## [DATASET ROWS]
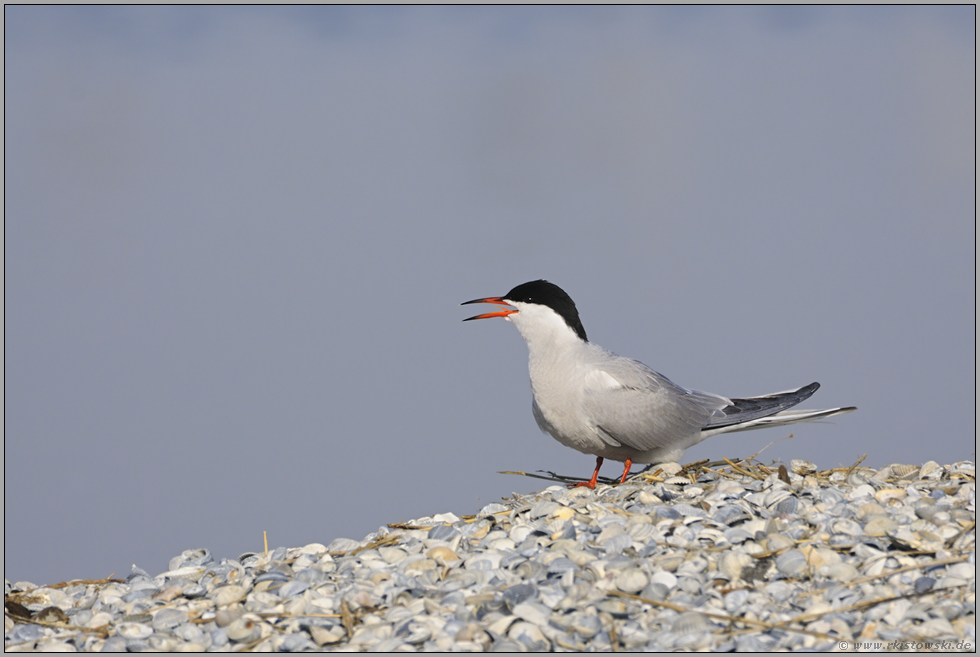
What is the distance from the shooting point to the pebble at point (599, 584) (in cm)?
388

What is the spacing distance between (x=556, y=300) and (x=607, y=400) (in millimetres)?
1007

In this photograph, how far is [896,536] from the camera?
15.0 ft

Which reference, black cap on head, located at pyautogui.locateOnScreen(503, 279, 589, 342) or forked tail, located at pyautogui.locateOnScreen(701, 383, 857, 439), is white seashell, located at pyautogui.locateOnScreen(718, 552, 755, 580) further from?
black cap on head, located at pyautogui.locateOnScreen(503, 279, 589, 342)

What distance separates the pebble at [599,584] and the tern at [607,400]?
760 mm

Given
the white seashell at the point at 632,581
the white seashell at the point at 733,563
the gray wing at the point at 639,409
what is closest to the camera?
the white seashell at the point at 632,581

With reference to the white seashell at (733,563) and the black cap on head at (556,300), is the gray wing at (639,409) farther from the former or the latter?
the white seashell at (733,563)

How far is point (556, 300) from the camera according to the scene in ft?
22.9

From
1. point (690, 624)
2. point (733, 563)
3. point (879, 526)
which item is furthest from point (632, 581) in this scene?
point (879, 526)

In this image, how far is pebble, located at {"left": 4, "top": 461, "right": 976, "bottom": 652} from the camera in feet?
12.7

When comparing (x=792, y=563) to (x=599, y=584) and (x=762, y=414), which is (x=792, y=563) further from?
(x=762, y=414)

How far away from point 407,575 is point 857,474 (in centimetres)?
363

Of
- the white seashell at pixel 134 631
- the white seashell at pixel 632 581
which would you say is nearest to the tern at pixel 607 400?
the white seashell at pixel 632 581

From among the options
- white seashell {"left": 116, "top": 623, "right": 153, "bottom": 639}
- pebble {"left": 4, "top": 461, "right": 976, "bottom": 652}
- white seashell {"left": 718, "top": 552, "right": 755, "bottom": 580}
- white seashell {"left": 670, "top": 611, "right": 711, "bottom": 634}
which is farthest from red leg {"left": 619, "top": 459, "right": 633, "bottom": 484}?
white seashell {"left": 116, "top": 623, "right": 153, "bottom": 639}

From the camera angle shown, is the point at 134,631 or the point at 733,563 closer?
the point at 733,563
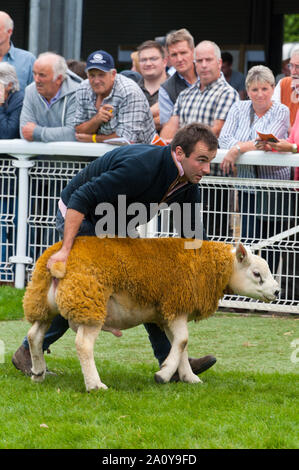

## [REQUIRED WORK]
Lay out every line of the data above as a numbered list, skipping blank lines and omitting the pictures.

## [WORKED SOLUTION]
1. What is the distance from the shooting point to the pebble at point (599, 584) (in cm)?
2. 388
3. What is the spacing distance between (x=556, y=300) and (x=607, y=400) (in millimetres)?
4. 1007
5. In this photograph, how far is [896,536] from the camera?
6. 15.0 ft
7. Which reference, black cap on head, located at pyautogui.locateOnScreen(503, 279, 589, 342) or forked tail, located at pyautogui.locateOnScreen(701, 383, 857, 439), is white seashell, located at pyautogui.locateOnScreen(718, 552, 755, 580) further from?
8. black cap on head, located at pyautogui.locateOnScreen(503, 279, 589, 342)
9. What distance separates the pebble at [599,584] and the tern at [607,400]?
10. 760 mm
11. Given
12. the white seashell at the point at 632,581
13. the white seashell at the point at 733,563
14. the gray wing at the point at 639,409
15. what is closest to the camera?
16. the white seashell at the point at 632,581
17. With reference to the white seashell at (733,563) and the black cap on head at (556,300), is the gray wing at (639,409) farther from the former or the latter?
18. the white seashell at (733,563)
19. How far is point (556, 300) from the camera according to the scene in ft?
20. 22.9
21. From
22. 1. point (690, 624)
23. 2. point (733, 563)
24. 3. point (879, 526)
25. which item is furthest from point (632, 581) in this scene?
26. point (879, 526)
27. In this image, how far is pebble, located at {"left": 4, "top": 461, "right": 976, "bottom": 652} from the camera in feet?
28. 12.7
29. When comparing (x=792, y=563) to (x=599, y=584) and (x=762, y=414), which is (x=792, y=563) further from?
30. (x=762, y=414)
31. How far away from point 407,575 is point 857,474 (in centimetres)?
32. 363
33. Of
34. - the white seashell at pixel 134 631
35. - the white seashell at pixel 632 581
36. which would you say is nearest to the tern at pixel 607 400?
37. the white seashell at pixel 632 581
38. From among the options
39. - white seashell {"left": 116, "top": 623, "right": 153, "bottom": 639}
40. - pebble {"left": 4, "top": 461, "right": 976, "bottom": 652}
41. - white seashell {"left": 718, "top": 552, "right": 755, "bottom": 580}
42. - white seashell {"left": 670, "top": 611, "right": 711, "bottom": 634}
43. which is farthest from red leg {"left": 619, "top": 459, "right": 633, "bottom": 484}?
44. white seashell {"left": 116, "top": 623, "right": 153, "bottom": 639}
45. From the camera angle shown, is the point at 134,631 or the point at 733,563 closer?
46. the point at 733,563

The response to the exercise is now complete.